Insist on Local Control

Garnering local ownership can be a challenge, but it is a necessity. Local control allows the community to drive instead of only being along for the ride. The genius of savings group programs is that they can be carried out by local NGOs that devolve the responsibility for training more groups to volunteers. If groups depend on the presence of an outside staff person, they will disband when the outsider leaves.

Establish High Performance Standards and Insist on Meeting These Standards

Meeting high performance standards must matter in development work as much as it does in the business world. Know the targets that you want to reach and ensure that you get there. For example, each team of ten paid animators and a supervisor is tasked to introduce Saving for Change to three hundred villages with a combined population of three hundred thousand inhabitants. There were clear objectives for each team and each paid staff person. Each team was required to facilitate the training of eight hundred groups, of which two hundred were trained by the staff—one per village—and the remaining six hundred were trained by volunteer replicating agents who would train and support more groups after the staff was reassigned to another cluster of villages. Once objectives are clear, achieving them is much easier.

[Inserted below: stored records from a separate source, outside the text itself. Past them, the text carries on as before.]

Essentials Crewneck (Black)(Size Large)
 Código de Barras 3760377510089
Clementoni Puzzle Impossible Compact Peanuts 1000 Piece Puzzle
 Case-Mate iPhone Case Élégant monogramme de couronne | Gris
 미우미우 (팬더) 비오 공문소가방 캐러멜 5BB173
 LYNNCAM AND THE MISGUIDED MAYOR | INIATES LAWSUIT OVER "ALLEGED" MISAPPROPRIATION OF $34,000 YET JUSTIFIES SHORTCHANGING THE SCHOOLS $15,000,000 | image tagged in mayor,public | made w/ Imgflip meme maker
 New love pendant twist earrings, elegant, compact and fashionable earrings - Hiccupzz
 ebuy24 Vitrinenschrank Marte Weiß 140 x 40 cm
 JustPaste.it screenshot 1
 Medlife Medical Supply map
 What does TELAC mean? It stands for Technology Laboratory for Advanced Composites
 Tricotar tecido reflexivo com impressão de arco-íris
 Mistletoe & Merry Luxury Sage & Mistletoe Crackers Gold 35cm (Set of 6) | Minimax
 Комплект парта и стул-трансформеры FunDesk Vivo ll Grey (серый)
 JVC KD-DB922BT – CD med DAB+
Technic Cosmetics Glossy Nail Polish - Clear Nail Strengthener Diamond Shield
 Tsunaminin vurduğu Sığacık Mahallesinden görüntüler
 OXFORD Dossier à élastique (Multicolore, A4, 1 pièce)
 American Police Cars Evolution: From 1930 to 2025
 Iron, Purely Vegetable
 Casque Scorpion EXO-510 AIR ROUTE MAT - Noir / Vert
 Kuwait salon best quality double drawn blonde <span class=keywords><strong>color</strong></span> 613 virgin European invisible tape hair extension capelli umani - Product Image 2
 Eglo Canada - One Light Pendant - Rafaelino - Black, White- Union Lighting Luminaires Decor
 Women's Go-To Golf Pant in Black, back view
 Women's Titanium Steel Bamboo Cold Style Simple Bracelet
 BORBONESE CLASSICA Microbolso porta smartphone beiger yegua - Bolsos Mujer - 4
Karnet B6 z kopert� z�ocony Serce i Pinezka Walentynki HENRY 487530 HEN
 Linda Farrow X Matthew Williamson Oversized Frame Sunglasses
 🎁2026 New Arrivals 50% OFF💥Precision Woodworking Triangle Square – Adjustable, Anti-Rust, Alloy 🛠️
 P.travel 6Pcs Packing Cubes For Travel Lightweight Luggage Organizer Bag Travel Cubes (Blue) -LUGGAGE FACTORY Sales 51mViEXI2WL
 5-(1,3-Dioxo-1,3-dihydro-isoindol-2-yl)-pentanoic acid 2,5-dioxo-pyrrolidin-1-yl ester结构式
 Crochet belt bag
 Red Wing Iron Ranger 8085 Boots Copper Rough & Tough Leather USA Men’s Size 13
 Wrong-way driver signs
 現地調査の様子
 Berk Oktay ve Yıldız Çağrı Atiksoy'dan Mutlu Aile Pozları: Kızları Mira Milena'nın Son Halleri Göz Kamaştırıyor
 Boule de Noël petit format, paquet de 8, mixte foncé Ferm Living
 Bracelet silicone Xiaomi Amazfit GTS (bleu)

Embrace Learning and Innovation

Allowing for local control and respecting community input means constant improvement. Innovations from one village can spread only if the model is flexible and everyone involved is committed to learning. Using the principles of appreciative inquiry, NGO staff were periodically brought together and went through an exercise in which they were asked to define success in specific terms—a growing savings rate, excellent record keeping, and high attendance at meetings, among others. They were asked to rate how well the groups they were working with were meeting these objectives and then to come up with a plan for improving performance in any areas that lagged. Finally, to bridge the gap between planning and action, staff members were asked to commit to a specific action when they got on their motorcycles the next day to start to resolve this issue and to specify how success would be measured.

These principles are remarkably simple. In essence, each reflects the title of this book: In Their Own Hands: How Savings Groups Are Revolutionizing Development. If we truly believe that “they know how” and that our presence is to serve as a transitory catalyst of change, then the rest follows—scale, simplicity, building on what is there, sustainability, low cost, no giveaways, local control, setting standards, and embracing learning. I believe that this is the surest path to reaching the more than two billion people who could benefit and underpins my assertion that improving the lives of the poor need not be as complicated and costly as we once feared.